Volume 7 Supplement 1

Proceedings of the International Conference on Human Genetics and 39th Annual Meeting of Indian Society of Human Genetics

Open Access

Molecular study of lysosomal storage disorders in India

Molecular Cytogenetics20147(Suppl 1):I30

https://doi.org/10.1186/1755-8166-7-S1-I30

Published: 21 January 2014

Lysosomal storage disorders (LSDs) are gaining greater attention of the researcher and medical fraternity due to increasing awareness of occurrence, diagnostic facility, prenatal diagnosis and options for therapeutic intervention. Though the exact incidence is not known, they are likely to occur with a ratio ranging from 1:6000-1:8000 with the highest occurrence of Gaucher disease followed by GM2 gangliosidosis and mucopolysachharide disorder. However, our knowledge about the mutation spectrum for most of the LSDs and its phenotype consequences is limited.

The present study was aimed to identify disease causing mutation for HEXA and GBA gene and its phenotypic consequences.

Study was carried out in 37 biochemically confirmed subjects having Tay-Sachs disease and 32 subjects with Gaucher disease. Molecular analysis was carried out for all exons and exon-intron boundaries of HEXA and GBA gene by bidirectional sequencing method. In silico analysis was carried out using SIFT, Polyphen2 and Mutation T@ster softwares.

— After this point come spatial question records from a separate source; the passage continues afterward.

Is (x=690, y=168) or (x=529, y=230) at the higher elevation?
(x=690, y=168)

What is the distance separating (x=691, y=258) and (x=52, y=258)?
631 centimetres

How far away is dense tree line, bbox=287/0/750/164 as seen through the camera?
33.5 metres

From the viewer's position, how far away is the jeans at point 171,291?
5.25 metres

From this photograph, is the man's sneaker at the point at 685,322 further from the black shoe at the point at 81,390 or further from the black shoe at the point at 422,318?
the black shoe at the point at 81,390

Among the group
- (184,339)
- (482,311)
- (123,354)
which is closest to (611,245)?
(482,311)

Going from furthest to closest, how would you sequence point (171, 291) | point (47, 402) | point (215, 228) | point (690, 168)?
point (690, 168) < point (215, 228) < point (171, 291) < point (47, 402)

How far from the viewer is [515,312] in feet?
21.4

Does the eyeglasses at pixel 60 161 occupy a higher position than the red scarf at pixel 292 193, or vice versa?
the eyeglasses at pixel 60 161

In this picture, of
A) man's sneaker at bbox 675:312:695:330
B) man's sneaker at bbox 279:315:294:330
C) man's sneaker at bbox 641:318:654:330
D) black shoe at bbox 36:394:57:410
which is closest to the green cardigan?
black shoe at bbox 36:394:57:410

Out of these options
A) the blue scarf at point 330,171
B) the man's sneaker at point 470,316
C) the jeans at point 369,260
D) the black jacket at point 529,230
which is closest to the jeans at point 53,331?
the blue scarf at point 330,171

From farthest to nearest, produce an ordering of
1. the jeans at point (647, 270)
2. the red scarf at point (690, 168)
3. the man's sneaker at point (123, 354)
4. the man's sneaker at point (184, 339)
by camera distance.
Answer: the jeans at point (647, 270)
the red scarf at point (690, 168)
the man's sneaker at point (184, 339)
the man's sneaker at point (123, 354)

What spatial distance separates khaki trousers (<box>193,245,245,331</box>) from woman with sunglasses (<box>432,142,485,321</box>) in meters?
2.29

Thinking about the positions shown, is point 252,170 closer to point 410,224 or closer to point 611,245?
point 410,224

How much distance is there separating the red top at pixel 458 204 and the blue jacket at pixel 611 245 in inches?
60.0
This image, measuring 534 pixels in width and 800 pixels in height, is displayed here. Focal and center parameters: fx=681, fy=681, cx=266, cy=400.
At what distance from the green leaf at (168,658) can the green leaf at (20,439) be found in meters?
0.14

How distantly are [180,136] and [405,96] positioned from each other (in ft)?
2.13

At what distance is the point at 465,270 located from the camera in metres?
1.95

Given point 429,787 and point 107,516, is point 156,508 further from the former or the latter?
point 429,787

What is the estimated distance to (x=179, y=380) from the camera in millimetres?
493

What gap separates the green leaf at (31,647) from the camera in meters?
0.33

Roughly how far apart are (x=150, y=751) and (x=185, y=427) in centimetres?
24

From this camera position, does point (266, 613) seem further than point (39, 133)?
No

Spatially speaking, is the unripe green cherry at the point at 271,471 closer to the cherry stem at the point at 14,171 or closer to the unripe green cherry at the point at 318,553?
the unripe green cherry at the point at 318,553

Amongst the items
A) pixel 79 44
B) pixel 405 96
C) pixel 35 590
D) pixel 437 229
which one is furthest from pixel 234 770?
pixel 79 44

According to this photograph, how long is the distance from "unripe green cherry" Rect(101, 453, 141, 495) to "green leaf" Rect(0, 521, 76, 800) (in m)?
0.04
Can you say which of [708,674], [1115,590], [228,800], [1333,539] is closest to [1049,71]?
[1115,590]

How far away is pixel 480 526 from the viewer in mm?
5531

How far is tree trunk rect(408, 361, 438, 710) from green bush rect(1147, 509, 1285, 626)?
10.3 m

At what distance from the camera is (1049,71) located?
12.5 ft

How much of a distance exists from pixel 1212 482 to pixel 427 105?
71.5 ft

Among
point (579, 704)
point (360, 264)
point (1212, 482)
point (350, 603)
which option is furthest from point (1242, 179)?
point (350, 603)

In HEXA gene, 21 mutations were identified in 34 unrelated families in Tay-Sachs disease, 15 of which were novel, including 10 missense mutations [E114K, D175A, T263I, G269R, D322N, D322Y, Q374P, R393P, E462V, G478R] in 20 families, 4 nonsense mutations [Q237X, W474X, W485X, R510X] in 5 families, one 8 bp deletion [c.898_905TTCATGAG (p.F300HfsX21)] in one family. Earlier known 6 mutations were also observed that include 2 missense mutations [R170W and R178C] in 2 patients, one 4bp insertion in 5 patients [c.1277_1278insTATC (p.Y427IfsX5)], 3 splice site mutations [c.805+1 G>C, c.459+5 G>A and c.672+30 T>G] in four families. Mutation was not identified in 3 families. In GBA gene (Gaucher disease) we have identified 10 missense mutations in 32 unrelated families that include 9 known mutations [E326K, V352M, G355D, S356F, R359Q, R368C, R395C, R463C and L444P] in 31 families and one novel mutation [G289A] in one family. In silico analysis further confirmed the pathogenic effect of the novel mutations occurred at highly evolutionarily conserved and functionally active domain residues in the protein leading to conformational changes or mRNA producing truncated protein resulting in the diminish or absent activity of the protein.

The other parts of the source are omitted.